Ancient history

Agamemnon

Agamemnon (in ancient Greek Agamemnôn, “immutable, stubborn”), one of the heroes of the Trojan War, son of King Atreus of Mycenae (or Argos) and Queen Erope, and brother of Menelaus. Other sources make him the son of Pleisthenes (the son or father of Atreus), who is said to have been the first husband of Erope.

Caption

Atreus having been assassinated by Aegisthus and Thyestes, who take possession of the throne of Argos, Agamemnon and Menelaus are forced into exile. They find refuge with Tyndareus, King of Sparta, whose daughters they marry:respectively Clytemnestra and Helena. By Clytemnestra, Agamemnon would have three daughters - Iphigenia, Chrysothemis and Laodice (Electra is a late addition to the legend) - and a son, Orestes.

Menelaus having succeeded Tyndareus, he helps Agamemnon to recover his father's kingdom, thus making him the most powerful prince in Greece.

Following the kidnapping of Helen by Paris, and after long negotiations, Agamemnon was appointed to lead the expedition against Troy. However, before Agamemnon's fleet left, the winds suddenly stopped, bringing the ships to a standstill. Agamemnon had offended the goddess Artemis by claiming to have killed a deer with a skill that even the goddess could not match. The diviner Calchas announced that the anger of the goddess could only be appeased by the sacrifice of Iphigenia, daughter of Agamemnon himself. Agamemnon consented. Fortunately, shortly before the sacrifice, Artemis' anger subsided and she replaced Iphigenia with a doe. The fleet was then able to leave.

Little is known of Agamemnon's story until his quarrel with Achilles. Agamemnon received as an honorary share of the booty the captive Chryseis, daughter of Chryses, Trojan priest of Apollo. He refused to return it against ransom to his father, and Apollo, to avenge the honor of his priest, struck the Greeks with a devastating plague. Calchas having explained the anger of the god, he had to return Chryseis, but as compensation, attributed Briseis to himself, the share of honor of Achilles. The wrath of Achilles shutting himself in his tent forms the main story of the Iliad. After the capture of Troy, Agamemnon obtained Cassander, Priam's daughter, during the distribution of the spoils of war.

On his return, he was greeted by Aegisthus. The latter, who in the meantime had seduced Clytemnestra, invited him to a banquet at which he killed him unfairly. Cassandra is put to death by Clytemnestra. According to Pindar and the Tragedians, Agamemnon was killed in his bath by his wife alone, after having been immobilized with a cloth or a net. She would thus have taken revenge for the sacrifice of Iphigenia and gave free rein to her jealousy vis-à-vis Cassandra. The murder of Agamemnon was avenged by his son Orestes.

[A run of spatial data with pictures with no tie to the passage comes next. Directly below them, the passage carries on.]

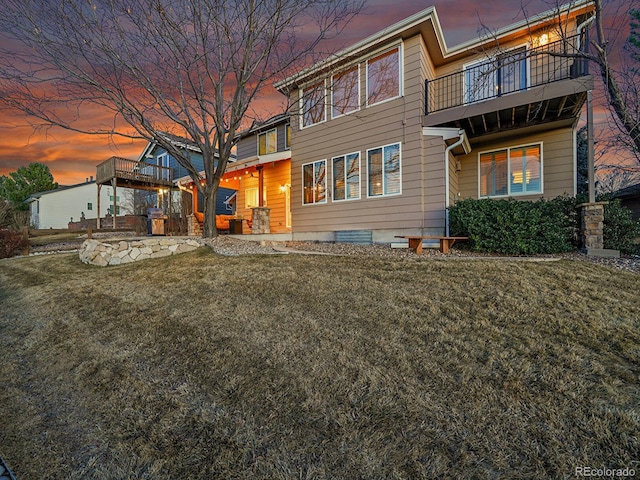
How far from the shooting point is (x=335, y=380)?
228cm

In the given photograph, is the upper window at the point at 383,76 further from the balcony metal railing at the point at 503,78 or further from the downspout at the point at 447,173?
the downspout at the point at 447,173

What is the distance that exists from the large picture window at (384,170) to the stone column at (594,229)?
3.98m

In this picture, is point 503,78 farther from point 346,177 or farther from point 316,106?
point 316,106

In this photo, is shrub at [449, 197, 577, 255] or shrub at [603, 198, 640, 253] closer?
shrub at [603, 198, 640, 253]

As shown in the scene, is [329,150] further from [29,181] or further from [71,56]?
[29,181]

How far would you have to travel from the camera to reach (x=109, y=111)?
8.24 metres

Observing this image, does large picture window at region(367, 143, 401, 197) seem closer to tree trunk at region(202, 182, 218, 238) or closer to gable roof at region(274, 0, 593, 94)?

In the story, Agamemnon represents royal authority. As commander-in-chief (anax), he calls the princes to council and leads the army into battle. His scepter, forged by Hephaestus, passed through Zeus, Hermes, Pelops, Atreus and Thyestes. He took part in the fighting himself, killing eleven Trojans in all, and performed many acts of heroism before being wounded and forced to retreat to his tent. Twice, however, he is blinded by the ate (the error sent by the gods), which leads him to insult Chryses and Achilles, thus bringing disaster upon the Greeks.

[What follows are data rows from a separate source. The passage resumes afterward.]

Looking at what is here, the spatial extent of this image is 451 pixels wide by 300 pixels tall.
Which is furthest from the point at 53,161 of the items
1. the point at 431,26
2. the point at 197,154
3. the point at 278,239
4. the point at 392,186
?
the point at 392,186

The fate of his family, the Atreides, had been marked by misfortune from the start. His kingship came to him from Pelops through the bloodstained hands of Atreus and Thyestes.

Agamemnon's fortunes have formed the subject of many tragedies, ancient and modern, the most famous being Aeschylus' Oresteia. In the legends of the Peloponnese, Agamemnon was considered the archetype of the powerful monarch and in Sparta he was worshiped under the title of Zeus Agamemnon. His tomb is located in Mycenae and Amycleia.